▶ Text excerpt
______________________________
Author

Dominic Royé

Published

October 11, 2020

Modified

December 30, 2024

In the field of data visualization, the animation of spatial data in its temporal dimension can show fascinating changes and patterns. As a result of one of the last publications in the social networks that I have made, I was asked to make a post about how I created it. Well, here we go to start with an example of data from mainland Spain. You can find more animations in the graphics section of my blog.

Packages

In this post we will use the following packages:

Packages Description
tidyverse Collection of packages (visualization, manipulation): ggplot2, dplyr, purrr, etc.
giscoR Vector maps of the world
sf Simple Feature: import, export and manipulate vector data
terra Import, export and manipulate raster
ggthemes Themes for ggplot2
gifski Create gifs
# install the packages if necessary
if (!require("tidyverse")) install.packages("tidyverse")
if (!require("giscoR")) install.packages("giscoR")
if (!require("sf")) install.packages("sf")
if (!require("ggthemes")) install.packages("ggthemes")
if (!require("gifski")) install.packages("gifski")
if (!require("terra")) install.packages("terra")

# packages
library(terra)
library(tidyverse)
library(ggthemes)
library(sf)
library(giscoR)
library(RColorBrewer)
library(gifski)

Preparation

Data

First, we need to download the STEAD dataset of the maximum temperature (tmax_pen.nc) in netCDF format from the CSIC repository here (the size of the data is 2 GB). It is a set of data with a spatial resolution of 5 km and includes daily maximum temperatures from 1901 to 2014. In climatology and meteorology, a widely used format is that of netCDF databases, which allow to obtain a multidimensional structure and to exchange data independently of the usued operating system. It is a space-time format with a regular or irregular grid. The multidimensional structure in the form of arrays or cubes can handle not only spatio-temporal data but also multivariate ones. In our dataset we will have an array of three dimensions: longitude, latitude and time of the maximum temperature.

Import the dataset

The netCDF format with .nc extension can be imported via two main packages: 1) ncdf4 and 2) raster. Actually, the raster package use the first package to import the netCDF datasets. In this post we will use the raster package since it is somewhat easier, with some very useful and more universal functions for all types of raster format. The main import functions are: raster(), stack() and brick(). The first function only allows you to import a single layer, instead, the last two functions are used for multidimensional data. In our dataset we only have one variable, therefore it would not be necessary to use the varname argument.

# import netCDF data
tmx <- rast("tmax_pen.nc")
tmx # metadata
class       : SpatRaster 
dimensions  : 190, 230, 41638  (nrow, ncol, nlyr)
resolution  : 0.0585, 0.045  (x, y)
extent      : -9.701833, 3.753167, 35.64247, 44.19247  (xmin, xmax, ymin, ymax)
______________________________
▶ Data provided
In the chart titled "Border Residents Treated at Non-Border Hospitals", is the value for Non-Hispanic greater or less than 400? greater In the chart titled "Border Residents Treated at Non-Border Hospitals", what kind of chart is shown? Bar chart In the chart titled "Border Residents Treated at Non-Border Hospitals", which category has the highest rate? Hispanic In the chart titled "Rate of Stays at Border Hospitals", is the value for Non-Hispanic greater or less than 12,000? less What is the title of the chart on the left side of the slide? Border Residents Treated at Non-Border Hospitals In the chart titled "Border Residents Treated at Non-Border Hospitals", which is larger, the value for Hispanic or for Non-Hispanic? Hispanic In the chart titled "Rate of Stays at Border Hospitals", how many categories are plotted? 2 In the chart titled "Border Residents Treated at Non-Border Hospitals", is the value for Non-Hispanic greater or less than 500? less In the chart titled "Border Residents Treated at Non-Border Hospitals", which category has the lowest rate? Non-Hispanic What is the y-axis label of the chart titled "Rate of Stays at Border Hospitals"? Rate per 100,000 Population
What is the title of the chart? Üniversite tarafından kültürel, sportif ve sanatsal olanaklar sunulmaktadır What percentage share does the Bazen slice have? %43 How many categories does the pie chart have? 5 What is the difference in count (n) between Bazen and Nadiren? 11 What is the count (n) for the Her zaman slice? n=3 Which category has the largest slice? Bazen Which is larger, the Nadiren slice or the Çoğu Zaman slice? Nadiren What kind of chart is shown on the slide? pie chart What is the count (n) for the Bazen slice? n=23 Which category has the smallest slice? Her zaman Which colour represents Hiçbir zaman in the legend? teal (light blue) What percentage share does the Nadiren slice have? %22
______________________________
▶ What you need to do
In the tutorial on animating spatial temperature data, what period do the daily maximum temperatures in the STEAD dataset cover?

▶ Reply to the task
From 1901 to 2014.